SCORECARD
BEYOND THE BURFORD CASE AND INTO AN ACID HAZE
Jay D. Hair, executive vice-president of the National Wildlife Federation, last week likened the resignation of Environmental Protection Agency Administrator Anne Burford (below) to "getting rid of a water boy on a bad football team." Intemperate though that may have sounded, Congressmen of both parties and a great many newspaper editorial writers were making much the same point. The coziness with polluters that led to Burford's downfall, they said, was no anomaly but reflected the Administration's approach to environmental issues generally.
That this view of the Administration is accurate is borne out by its handling of another issue that, because it involves a broader spectrum of the government than the toxic-waste program that brought Burford to grief, provides a case study of the Reagan team's overall environmental orientation. This issue is acid rain, which has devastated aquatic life, threatens forests and may pose a health hazard to humans in the northeastern U.S. and Canada. There's a wealth of persuasive evidence that the acid rain plaguing this region is caused mainly by windborne emissions from coal-fired plants in the Midwest and that only swift action can avert irreversible damage.
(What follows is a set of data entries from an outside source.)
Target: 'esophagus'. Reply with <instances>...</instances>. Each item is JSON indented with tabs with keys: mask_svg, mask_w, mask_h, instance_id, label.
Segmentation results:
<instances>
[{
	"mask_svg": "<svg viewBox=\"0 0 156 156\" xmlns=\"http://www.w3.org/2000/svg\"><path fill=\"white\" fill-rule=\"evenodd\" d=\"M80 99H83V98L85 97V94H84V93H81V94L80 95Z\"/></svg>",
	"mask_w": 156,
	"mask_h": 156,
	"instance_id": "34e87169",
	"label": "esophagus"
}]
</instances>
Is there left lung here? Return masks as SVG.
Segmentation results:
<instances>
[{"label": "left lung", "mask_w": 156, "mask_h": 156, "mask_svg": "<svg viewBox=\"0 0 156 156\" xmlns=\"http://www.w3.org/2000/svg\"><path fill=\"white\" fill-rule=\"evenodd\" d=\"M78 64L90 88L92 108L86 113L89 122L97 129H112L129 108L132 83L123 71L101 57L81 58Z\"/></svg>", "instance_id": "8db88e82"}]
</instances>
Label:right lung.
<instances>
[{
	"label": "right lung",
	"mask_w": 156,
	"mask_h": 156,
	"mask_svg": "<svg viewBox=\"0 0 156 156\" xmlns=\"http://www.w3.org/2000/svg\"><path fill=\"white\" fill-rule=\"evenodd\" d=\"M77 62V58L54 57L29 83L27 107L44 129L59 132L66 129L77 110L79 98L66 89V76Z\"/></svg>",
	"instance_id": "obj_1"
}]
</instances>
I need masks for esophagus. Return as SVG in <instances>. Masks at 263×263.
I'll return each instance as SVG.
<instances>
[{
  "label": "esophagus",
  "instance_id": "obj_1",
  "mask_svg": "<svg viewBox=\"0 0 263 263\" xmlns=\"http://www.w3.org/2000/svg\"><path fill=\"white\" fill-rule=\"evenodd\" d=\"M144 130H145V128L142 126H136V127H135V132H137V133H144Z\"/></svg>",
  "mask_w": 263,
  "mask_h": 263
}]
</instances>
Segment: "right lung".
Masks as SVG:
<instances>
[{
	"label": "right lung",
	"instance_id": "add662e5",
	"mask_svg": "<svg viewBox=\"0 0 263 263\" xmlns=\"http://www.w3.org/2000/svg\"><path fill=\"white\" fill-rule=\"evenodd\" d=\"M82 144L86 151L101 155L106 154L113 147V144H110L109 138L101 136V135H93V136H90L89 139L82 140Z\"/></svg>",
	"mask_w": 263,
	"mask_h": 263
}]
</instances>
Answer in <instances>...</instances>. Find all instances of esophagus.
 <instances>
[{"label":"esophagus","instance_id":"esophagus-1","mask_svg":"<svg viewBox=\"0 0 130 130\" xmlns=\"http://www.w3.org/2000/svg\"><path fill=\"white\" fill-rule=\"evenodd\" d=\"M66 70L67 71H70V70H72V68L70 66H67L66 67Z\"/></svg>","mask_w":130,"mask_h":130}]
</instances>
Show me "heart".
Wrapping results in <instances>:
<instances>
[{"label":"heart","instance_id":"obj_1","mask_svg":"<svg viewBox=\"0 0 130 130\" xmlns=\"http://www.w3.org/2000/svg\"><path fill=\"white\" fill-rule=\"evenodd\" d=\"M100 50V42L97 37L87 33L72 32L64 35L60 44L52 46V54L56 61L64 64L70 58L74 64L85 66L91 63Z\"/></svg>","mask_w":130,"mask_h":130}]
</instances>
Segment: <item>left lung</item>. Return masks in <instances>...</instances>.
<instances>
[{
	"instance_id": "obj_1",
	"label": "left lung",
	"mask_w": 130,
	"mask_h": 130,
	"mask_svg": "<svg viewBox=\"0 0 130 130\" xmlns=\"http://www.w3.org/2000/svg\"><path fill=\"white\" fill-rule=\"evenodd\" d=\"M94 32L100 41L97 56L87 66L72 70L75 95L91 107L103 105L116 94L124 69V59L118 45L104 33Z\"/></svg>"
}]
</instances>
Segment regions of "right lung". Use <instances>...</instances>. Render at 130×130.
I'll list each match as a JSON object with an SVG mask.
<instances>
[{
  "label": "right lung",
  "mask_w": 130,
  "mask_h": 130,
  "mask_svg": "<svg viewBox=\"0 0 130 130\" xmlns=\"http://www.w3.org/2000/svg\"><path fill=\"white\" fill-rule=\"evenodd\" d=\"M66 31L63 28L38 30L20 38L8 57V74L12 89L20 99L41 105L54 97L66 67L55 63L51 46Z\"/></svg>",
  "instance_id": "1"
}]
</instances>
The Reagan Administration strenuously resists these conclusions. Officially, its position is that not enough is known about acid rain to justify government action, a view also subscribed to by utilities and other industries. But this contention is belied by the fact that the Administration is acting—to undermine the few emission controls that do exist. The EPA has granted delays and exceptions in the enforcement of air-quality standards governing the emission of nitrogen oxides and sulfur dioxides, two of the major components of acid rain, and the President has personally pushed for a bill amending the Clean Air Act of 1970 that would further erode those standards.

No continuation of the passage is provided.